A baiana contou ainda que muitas pessoas passavam mal e demoravam horas e até dias para receber atendimento. “Eu mesma caí no banheiro e rasguei minha mão por causa dos azulejos quebrados, mas nem pedi ajuda porque não adiantava”.
Nilma escreveu um diário em pedaços de papel higiênico
Na tentativa de lidar com a situação e lembrar detalhes do que estava vivendo no cárcere, Nilma conseguiu uma caneta e escreveu um diário em rolos de papel higiênico. Neles, ela cita datas em que suas colegas passaram mal, frases impactantes que ouviu na prisão, as situações de intimidação e também o quanto clamava a Deus para sair de lá. “Senhor, estamos esgotadas. Senhor, misericórdia”, escreveu em uma das páginas.
Já em outra folha, com a data de 11 de maio, ela escreve sobre o reencontro tão aguardado com sua filha, depois de quatro meses sem contato. “Que emoção, que coisa boa, Senhor”, escreveu nas anotações. “Queria tanto voltar para casa com ela”, continuou com letras miúdas, necessárias para economizar o papel. “Só nos últimos meses começamos a ganhar uma folha sulfite para escrever, e eu a cortava em pedaços menores.”
Ela aguarda novo julgamento e clama por justiça
Nilma conseguiu a liberdade provisória com uso de tornozeleira eletrônica após sete meses de cárcere. Seu julgamento online no STF começou com o voto de Alexandre de Moraes, que a condenou a 14 anos de prisão, mas foi interrompido graças a um pedido do ministro André Mendonça para que a avaliação do caso de Nilma ocorra de forma presencial.
De acordo com o advogado de defesa Hélio Junior, Nilma “nunca sofreu qualquer processo administrativo ou responsabilização disciplinar, e nem respondeu processo criminal”. “Ela é uma pessoa de bem que foi presa no Palácio do Planalto quando ainda gritava para os vândalos não quebrarem o patrimônio público”, afirma o advogado, ao explicar que ela e os demais presos do 8/1 têm sido acusados de crimes multitudinários, “que colocam a culpa de todos os atos em todas as pessoas que estavam lá”.

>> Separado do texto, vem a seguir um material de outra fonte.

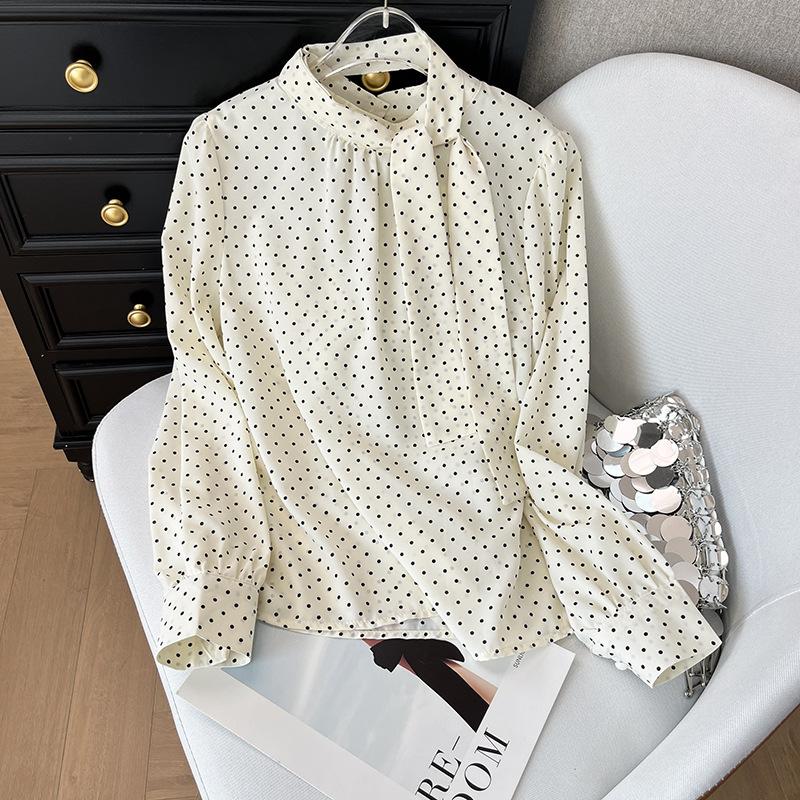 

2025 новая блузка с длинным рукавом и краем в виде гриба, в горошек, свободного кроя, кукольная, женская, маленькая, свежая, рубашка-топ XXXL [Recommended 138-75kg] белый
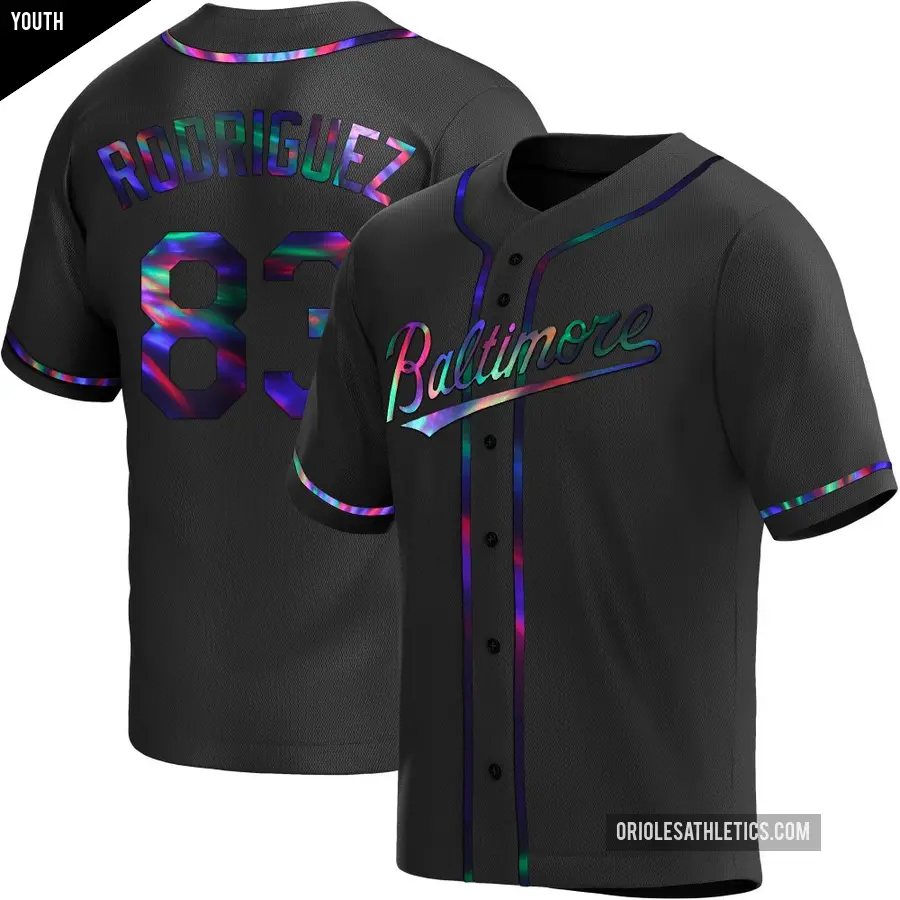Youth Baltimore Orioles ＃83 Elvin Rodriguez Replica Black Holographic Alternate Jersey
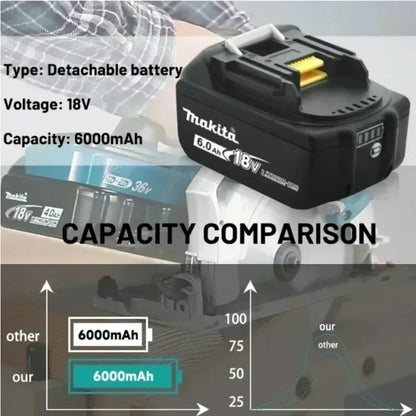 Makita 18V 6.0Ah batteri med laddare för Makita 18V elverktyg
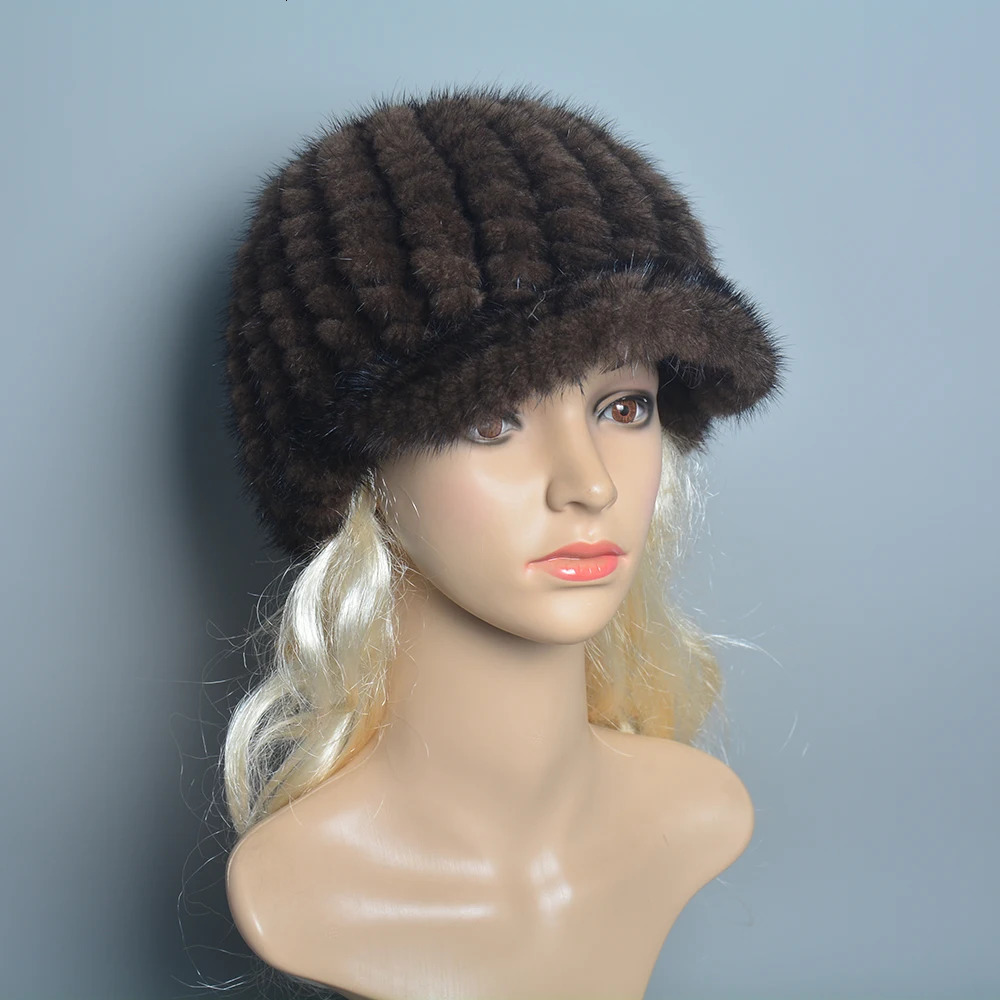 Russian womens winter handmade knitted mink fur hat with natural warm mink fur lining womens fashionable 100% genuine leather mink fur hat 241106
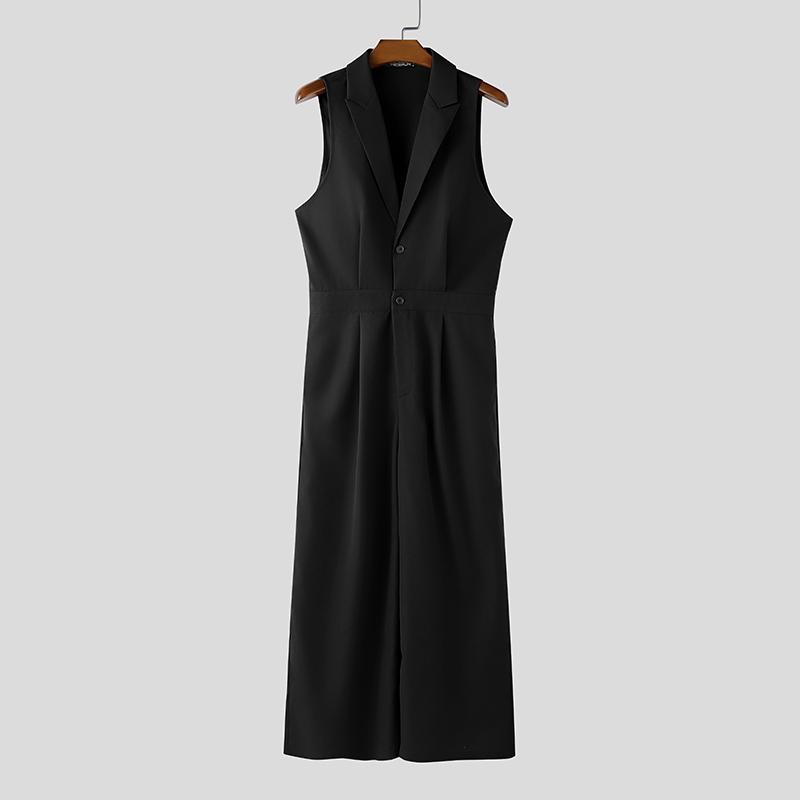 INCERUN Men Lapel Neck Sleeveless Button Up Casual Loose Long Rompers Jumpsuits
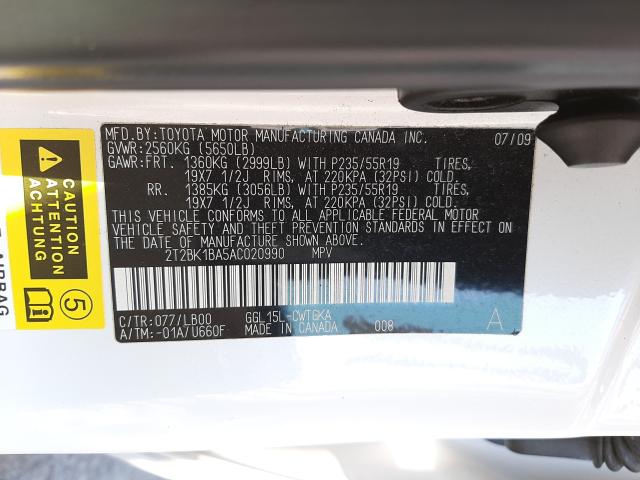 2010 LEXUS RX 350 2T2BK1BA5AC020990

Por isso, Nilma pede que as condutas sejam individualizadas. “Já paguei muito, por coisas que não fiz. Então, peço que me julguem pelos meus atos e pelo que eu tinha em minha posse”, afirma. “Eu quero acompanhar o crescimento da minha neta, sem perder isso e ser presa por algo que não cometi”, finaliza.
A Gazeta do Povo entrou em contato com o Ministério dos Direitos Humanos (MDHC) a respeito de todas as situações descritas pela entrevistada e aguarda retorno. O jornal também procurou a prefeitura de Barreiras para verificar se o pedido de férias e licença-prêmio serão aceitos. O espaço segue aberto para as respostas.